— BEGIN Text to read —

Managing Access to Ephemeral Infrastructure At Scale

StrongDM manages and audits access to infrastructure.
  • Role-based, attribute-based, & just-in-time access to infrastructure
  • Connect any person or service to any infrastructure, anywhere
  • Logging like you've never seen

Managing a static fleet of StrongDM servers is dead simple. You create the server in the StrongDM console, place the public key file on the box, and it’s done! This scales really well for small deployments, but as your fleet grows, the burden of manual tasks grows with it.

With the advent of automated scaling solutions for our cloud environment like AWS Auto Scaling Groups, we need a way for our StrongDM inventory to change in real-time along with the underlying servers. The solution: automation automation automation!

The devops mindset is key, we want to automate cloud infrastructure so it operates without manual intervention. We can write scripts that hook into instance boot and shutdown events that will automatically adjust our StrongDM inventory accordingly.

The examples in this post are written for AWS, but all major cloud providers should provide a similar API for instance information, lifecycle hooks, and metadata-like tags.

Automation— the hooks

For server access, there are two lifecycle events that we care about: server boot and server shutdown. We are going to write scripts that hook into these events and execute StrongDM CLI commands to perform the necessary actions.

We’ll need API keys to talk to StrongDM and our cloud provider.  In this case: AWS.

StrongDM and AWS API Authentication

StrongDM provides admin tokens that facilitate access to sdm admin CLI calls. The admin token has the following permissions:

On the AWS side, servers were given a programmatic (non-console) user account with one IAM policy attached. This IAM policy can also be attached to an instance role instead of embedding credentials into the script!

The policy contains one statement: allow EC2:DescribeTags. This API call is required to build out the server’s name in StrongDM.

{
"Version": "2012-10-17",
"Statement": [
{
"Sid": "VisualEditor0",
"Effect": "Allow",
"Action": "ec2:DescribeTags",
"Resource": "*"

— END Text to read —

What this task involves:
Reproduce word for word the part of the article on managing access to ephemeral infrastructure starting at "StrongDM and AWS" and ending at "name in StrongDM.".

— BEGIN Listed records —

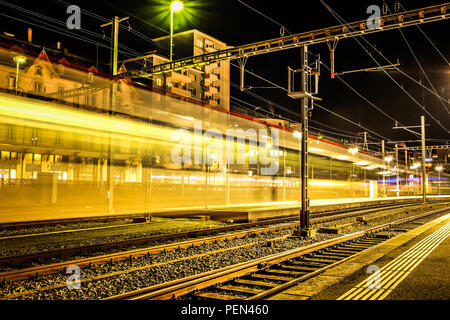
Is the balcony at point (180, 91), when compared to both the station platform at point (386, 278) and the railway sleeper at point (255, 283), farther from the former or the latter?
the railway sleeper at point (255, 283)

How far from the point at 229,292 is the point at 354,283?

— END Listed records —
— BEGIN Listed records —

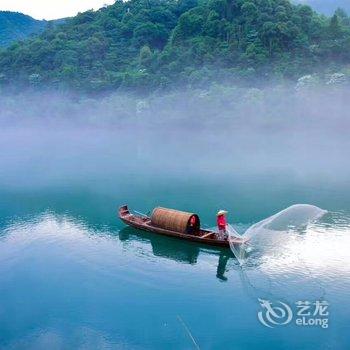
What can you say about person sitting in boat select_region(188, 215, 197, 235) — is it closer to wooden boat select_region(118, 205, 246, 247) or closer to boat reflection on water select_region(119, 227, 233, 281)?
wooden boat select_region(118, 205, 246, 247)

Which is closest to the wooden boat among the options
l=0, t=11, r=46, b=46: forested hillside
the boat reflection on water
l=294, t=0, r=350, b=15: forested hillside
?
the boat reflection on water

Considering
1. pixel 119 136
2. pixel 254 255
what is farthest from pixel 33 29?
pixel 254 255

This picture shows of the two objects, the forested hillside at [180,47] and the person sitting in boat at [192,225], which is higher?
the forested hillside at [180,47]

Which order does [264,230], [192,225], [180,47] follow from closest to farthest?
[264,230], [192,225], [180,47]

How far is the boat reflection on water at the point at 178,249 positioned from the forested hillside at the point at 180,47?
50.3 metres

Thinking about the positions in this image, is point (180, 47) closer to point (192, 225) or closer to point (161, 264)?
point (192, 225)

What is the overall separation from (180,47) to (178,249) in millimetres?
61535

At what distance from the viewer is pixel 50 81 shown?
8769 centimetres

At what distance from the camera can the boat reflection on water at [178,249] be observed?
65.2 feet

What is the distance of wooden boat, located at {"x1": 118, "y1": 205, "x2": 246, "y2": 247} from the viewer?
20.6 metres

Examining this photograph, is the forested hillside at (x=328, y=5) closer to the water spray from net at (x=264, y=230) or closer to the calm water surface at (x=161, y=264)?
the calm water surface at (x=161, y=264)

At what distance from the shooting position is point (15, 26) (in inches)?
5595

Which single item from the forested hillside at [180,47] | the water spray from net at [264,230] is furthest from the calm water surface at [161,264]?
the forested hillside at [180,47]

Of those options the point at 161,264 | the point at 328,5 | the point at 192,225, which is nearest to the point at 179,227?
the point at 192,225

— END Listed records —

Exercise solution:
StrongDM and AWS API Authentication

StrongDM provides admin tokens that facilitate access to sdm admin CLI calls. The admin token has the following permissions:

On the AWS side, servers were given a programmatic (non-console) user account with one IAM policy attached. This IAM policy can also be attached to an instance role instead of embedding credentials into the script!

The policy contains one statement: allow EC2:DescribeTags. This API call is required to build out the server’s name in StrongDM.